## start Material for this task

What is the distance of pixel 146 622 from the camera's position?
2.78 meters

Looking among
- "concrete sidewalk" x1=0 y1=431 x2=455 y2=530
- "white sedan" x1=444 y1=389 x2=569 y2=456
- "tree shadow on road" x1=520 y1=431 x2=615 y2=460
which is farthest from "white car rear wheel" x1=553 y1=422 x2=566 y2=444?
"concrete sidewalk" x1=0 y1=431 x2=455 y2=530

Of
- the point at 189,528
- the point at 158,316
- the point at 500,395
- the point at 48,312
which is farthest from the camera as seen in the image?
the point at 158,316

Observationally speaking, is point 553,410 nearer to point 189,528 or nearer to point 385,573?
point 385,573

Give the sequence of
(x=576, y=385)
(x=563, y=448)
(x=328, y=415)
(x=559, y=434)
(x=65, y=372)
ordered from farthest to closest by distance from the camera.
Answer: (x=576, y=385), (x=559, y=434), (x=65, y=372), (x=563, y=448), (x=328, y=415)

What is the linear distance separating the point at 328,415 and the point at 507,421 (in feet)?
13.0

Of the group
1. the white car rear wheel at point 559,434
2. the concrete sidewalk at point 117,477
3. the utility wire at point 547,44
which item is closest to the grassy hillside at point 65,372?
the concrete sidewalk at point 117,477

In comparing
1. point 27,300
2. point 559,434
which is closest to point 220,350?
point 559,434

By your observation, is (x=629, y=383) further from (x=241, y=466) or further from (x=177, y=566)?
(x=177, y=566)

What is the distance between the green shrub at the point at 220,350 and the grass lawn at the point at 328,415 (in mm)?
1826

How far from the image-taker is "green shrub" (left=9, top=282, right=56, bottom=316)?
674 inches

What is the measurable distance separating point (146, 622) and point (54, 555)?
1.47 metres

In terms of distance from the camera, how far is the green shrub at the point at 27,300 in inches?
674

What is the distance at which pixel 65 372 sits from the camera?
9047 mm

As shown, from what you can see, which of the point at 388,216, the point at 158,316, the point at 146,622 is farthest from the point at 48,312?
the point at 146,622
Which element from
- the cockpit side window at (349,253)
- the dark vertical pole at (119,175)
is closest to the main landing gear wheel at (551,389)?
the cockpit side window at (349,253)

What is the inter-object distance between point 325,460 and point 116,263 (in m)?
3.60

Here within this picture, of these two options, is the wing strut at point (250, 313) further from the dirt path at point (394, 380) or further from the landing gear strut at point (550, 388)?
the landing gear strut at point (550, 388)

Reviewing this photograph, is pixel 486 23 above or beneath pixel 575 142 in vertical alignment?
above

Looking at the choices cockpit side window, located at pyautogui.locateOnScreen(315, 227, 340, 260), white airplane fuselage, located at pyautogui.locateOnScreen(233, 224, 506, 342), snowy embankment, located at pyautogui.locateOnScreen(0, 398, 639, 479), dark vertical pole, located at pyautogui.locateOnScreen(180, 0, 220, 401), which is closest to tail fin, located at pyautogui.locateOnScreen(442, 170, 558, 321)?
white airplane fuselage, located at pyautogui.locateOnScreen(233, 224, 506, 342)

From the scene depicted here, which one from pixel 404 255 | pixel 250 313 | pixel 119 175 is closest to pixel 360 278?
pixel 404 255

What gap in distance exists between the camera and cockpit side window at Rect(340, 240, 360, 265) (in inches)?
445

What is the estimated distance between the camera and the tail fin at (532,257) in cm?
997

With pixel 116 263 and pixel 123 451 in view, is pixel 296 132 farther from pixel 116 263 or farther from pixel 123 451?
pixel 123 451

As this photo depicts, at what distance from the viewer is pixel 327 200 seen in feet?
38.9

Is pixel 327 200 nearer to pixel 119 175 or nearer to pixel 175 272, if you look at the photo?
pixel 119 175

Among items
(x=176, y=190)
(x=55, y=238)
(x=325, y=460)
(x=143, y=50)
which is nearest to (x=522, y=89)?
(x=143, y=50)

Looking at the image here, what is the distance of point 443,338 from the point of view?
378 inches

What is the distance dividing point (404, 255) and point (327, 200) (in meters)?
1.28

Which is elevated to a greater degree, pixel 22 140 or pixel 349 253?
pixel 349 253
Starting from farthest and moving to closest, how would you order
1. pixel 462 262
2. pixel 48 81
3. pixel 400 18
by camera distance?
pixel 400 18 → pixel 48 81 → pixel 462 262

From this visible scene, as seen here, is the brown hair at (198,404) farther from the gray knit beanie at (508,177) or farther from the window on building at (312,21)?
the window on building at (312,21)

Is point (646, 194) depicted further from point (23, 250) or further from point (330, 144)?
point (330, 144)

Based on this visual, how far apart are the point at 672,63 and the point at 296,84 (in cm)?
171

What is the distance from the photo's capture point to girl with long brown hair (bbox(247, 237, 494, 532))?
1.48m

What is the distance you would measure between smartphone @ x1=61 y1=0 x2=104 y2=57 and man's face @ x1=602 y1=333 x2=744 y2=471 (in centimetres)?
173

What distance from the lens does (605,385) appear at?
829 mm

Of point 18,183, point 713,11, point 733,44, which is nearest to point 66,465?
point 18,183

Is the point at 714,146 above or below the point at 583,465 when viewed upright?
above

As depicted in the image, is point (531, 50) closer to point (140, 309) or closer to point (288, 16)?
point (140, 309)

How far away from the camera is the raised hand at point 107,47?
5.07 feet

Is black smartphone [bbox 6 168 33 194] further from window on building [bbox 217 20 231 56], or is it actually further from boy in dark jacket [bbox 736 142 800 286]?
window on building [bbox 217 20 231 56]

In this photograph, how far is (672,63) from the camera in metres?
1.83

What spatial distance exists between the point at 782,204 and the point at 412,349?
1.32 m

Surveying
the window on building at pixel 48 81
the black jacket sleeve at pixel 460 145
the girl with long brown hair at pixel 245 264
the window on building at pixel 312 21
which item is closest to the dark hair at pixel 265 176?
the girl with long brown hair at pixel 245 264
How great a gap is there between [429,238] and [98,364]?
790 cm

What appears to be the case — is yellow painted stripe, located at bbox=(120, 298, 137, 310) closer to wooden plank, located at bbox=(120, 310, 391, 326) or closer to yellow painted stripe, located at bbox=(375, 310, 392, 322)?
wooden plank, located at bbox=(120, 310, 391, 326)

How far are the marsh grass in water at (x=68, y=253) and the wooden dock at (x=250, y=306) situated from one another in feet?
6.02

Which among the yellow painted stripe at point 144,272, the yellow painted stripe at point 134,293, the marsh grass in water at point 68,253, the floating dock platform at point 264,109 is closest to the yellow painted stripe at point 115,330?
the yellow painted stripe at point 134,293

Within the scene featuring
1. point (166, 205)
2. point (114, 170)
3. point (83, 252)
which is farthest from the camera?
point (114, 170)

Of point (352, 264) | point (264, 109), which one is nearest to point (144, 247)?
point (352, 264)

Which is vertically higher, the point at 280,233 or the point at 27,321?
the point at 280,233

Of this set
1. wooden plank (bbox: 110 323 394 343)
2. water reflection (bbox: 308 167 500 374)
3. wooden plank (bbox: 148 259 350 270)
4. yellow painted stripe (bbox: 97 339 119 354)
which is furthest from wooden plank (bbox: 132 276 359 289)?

## end Material for this task

> [Set task]
Give back the lines above exactly, from the one with "How far are" through the last line.

> [Complete answer]
How far are the marsh grass in water at (x=68, y=253) and the wooden dock at (x=250, y=306) situated from one another in feet?
6.02

Which among the yellow painted stripe at point 144,272, the yellow painted stripe at point 134,293, the marsh grass in water at point 68,253, the floating dock platform at point 264,109 is closest to the yellow painted stripe at point 115,330?
the yellow painted stripe at point 134,293

Within the scene featuring
1. point (166, 205)
2. point (114, 170)
3. point (83, 252)
which is farthest from the camera?
point (114, 170)

Of point (352, 264) | point (264, 109), which one is nearest to point (144, 247)?
point (352, 264)

Which is vertically higher, the point at 280,233 or the point at 27,321?
the point at 280,233

Of this set
1. wooden plank (bbox: 110 323 394 343)
2. water reflection (bbox: 308 167 500 374)
3. wooden plank (bbox: 148 259 350 270)
4. yellow painted stripe (bbox: 97 339 119 354)
which is furthest from wooden plank (bbox: 132 276 359 289)?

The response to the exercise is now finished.